Virgil Earp and daughter, Nellie Jane |
Even though Virge and Allie, his wife, never had any of their own, Virge had a thing about children, his sister-in-law says. He loved kids and dogs. "This sounds like some kind of testimonial," Josephine Earp wrote in her memoir of life with Wyatt, "but it's not."
Even though Virge was an Earp, and did more than his share of shooting, he was capable of a mission of mercy now and then, like the time he hauled a drunk out of a saloon when he saw the guy's fist full of bills, then locked him up and, in the morning, gave back every last dollar--a thousand of 'em, Josephine says.
There were these "cowboys" at the OK Corral, tough hombres local ranchers hated to love, bullies who rustled cattle out of Mexico and sold them to locals dirt cheap. On Wednesday, October 26, 1881, one of those rustlers named Ike Clanton was strutting around, looking to kill Virge and Wyatt, the law, he said. Instead, Virge clocked him cold with his six gun, arrested him, then set a $25 fine Ike paid.

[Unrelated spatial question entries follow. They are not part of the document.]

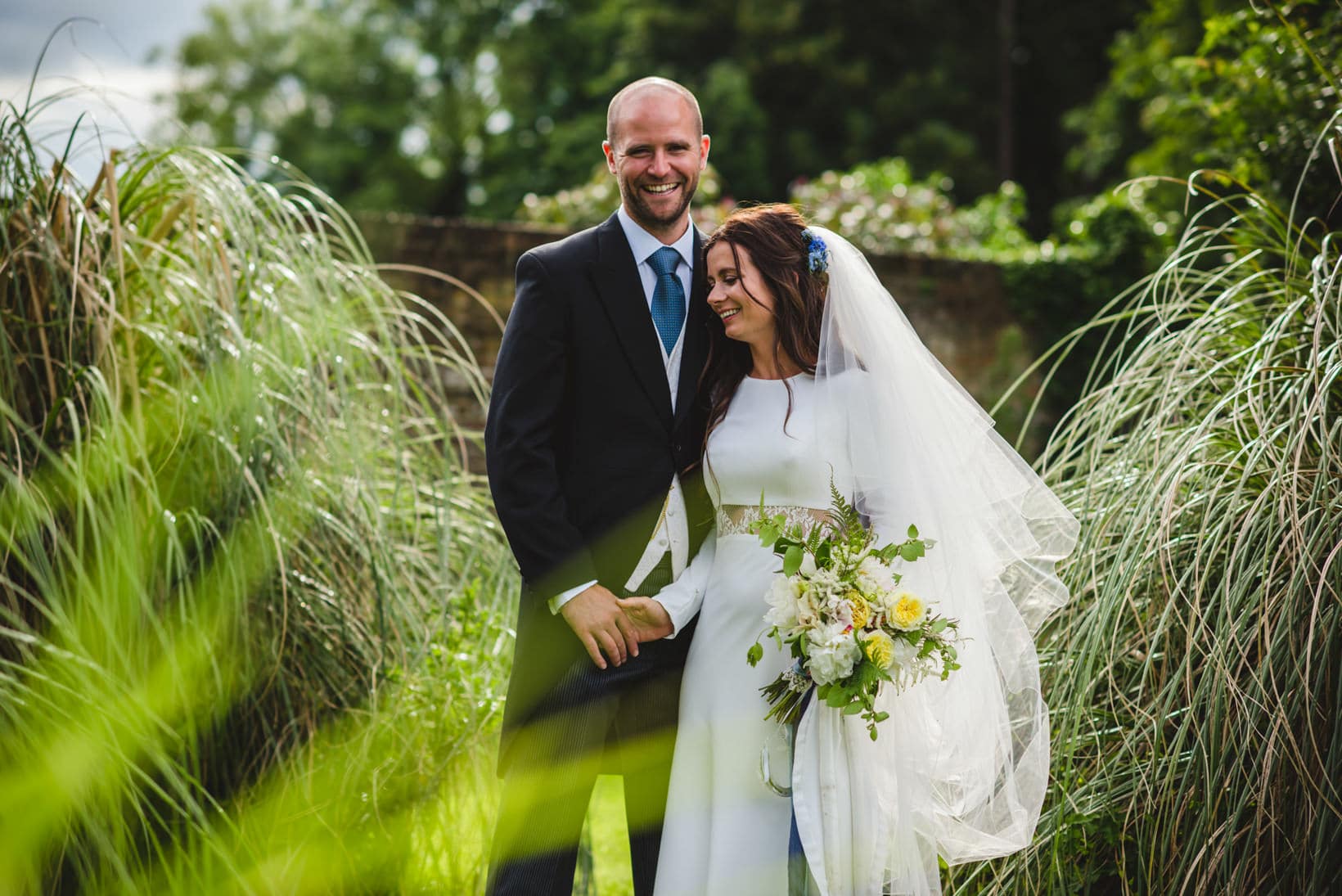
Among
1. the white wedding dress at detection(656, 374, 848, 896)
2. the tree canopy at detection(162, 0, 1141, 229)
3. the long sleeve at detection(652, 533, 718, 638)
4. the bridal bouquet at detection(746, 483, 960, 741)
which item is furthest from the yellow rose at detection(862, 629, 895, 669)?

Later that afternoon, Ike came back with buddies, so Virge deputized two of his brothers, Wyatt and Morgan, and Doc Halliday. "Boys, throw up your hands," Virge told the cowboys when they met on the street. Ike and his boys didn't and thus began the legendary shootout at OK Corral. Three cowboys were dead when the smoke cleared. Virge and Morgan both took a bullet, and the streets were a mess.
That didn't end hostilities. On December 28, Virge got hit again, left arm, when someone hidden away on Allen Street used a shotgun on him. Pretty much lost that arm, but he told his wife not to worry. "I still got one arm left to hug you with," he said.

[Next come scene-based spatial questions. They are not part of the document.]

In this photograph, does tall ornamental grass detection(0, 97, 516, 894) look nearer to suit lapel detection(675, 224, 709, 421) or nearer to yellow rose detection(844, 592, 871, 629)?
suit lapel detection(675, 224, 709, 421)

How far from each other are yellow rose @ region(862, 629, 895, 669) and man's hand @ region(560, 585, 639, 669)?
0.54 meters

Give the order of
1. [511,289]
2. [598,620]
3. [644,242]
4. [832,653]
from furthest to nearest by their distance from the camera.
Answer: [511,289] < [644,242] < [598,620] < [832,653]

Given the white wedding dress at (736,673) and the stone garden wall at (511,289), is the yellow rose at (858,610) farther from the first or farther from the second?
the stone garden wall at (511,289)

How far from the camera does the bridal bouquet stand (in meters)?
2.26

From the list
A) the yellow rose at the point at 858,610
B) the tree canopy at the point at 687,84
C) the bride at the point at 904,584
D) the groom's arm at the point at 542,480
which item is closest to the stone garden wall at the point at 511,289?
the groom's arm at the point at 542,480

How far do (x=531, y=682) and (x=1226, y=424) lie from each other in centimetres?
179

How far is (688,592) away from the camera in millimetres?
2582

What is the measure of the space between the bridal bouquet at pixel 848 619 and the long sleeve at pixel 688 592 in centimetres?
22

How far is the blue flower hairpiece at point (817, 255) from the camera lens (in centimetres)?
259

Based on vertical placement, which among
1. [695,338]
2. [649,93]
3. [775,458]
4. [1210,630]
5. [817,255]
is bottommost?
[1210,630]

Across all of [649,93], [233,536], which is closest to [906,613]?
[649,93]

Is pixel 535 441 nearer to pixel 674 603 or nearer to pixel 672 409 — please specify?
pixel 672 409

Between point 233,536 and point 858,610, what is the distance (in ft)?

Bad wing and all, Virgil Earp never stopped chasing dreams. If you'd stick something in a map at every boom town where the Earps left a mark, the wild west would look like a pin cushion.
Oregon's not one of those, but get this--Virgil Earp is buried in Portland, a place he visited only once. It's a story that begs to be told.
A woman contacted him to let him know that she was his daughter, the daughter of that Dutch girl from Pella he probably shouldn't have married, the one who thought him dead in the war, the Civil War. That daughter sent them a note to say who she was. Just like that, Virge and Allie lit out for Portland.
"It was a meeting of great feelings," Allie remembers, "and after these had been dispensed with, they went to her home." Then this: "All these years and me and Virge never had a baby, and here was Virge finding out for the first time in his life he had a grown-up young lady daughter, Jane."
She was the daughter of the Pella girl, the Iowan with wooden shoes.
Then Virge and Allie went back to Esmeralda County, Nevada, where, when he was a one-armed sheriff. He was 62 years when he smoked his last cigar and breathed his last.
Virgil Earp lived all over the west, from the end of the Civil War until the day he died. Only once had he been in Portland, Oregon, and that was to meet a daughter he'd never known. But Oregon was where he wanted to be laid to rest, he told Allie, so he could be near that daughter of his when one day her turn came.
There's not much of Siouxland in Virgil's story, not a bit. Maybe now and then he and the brothers passed through.
But something in that miracle circle Virge made makes me want to think his life has an Iowa feel. Maybe it's just me, but I really do.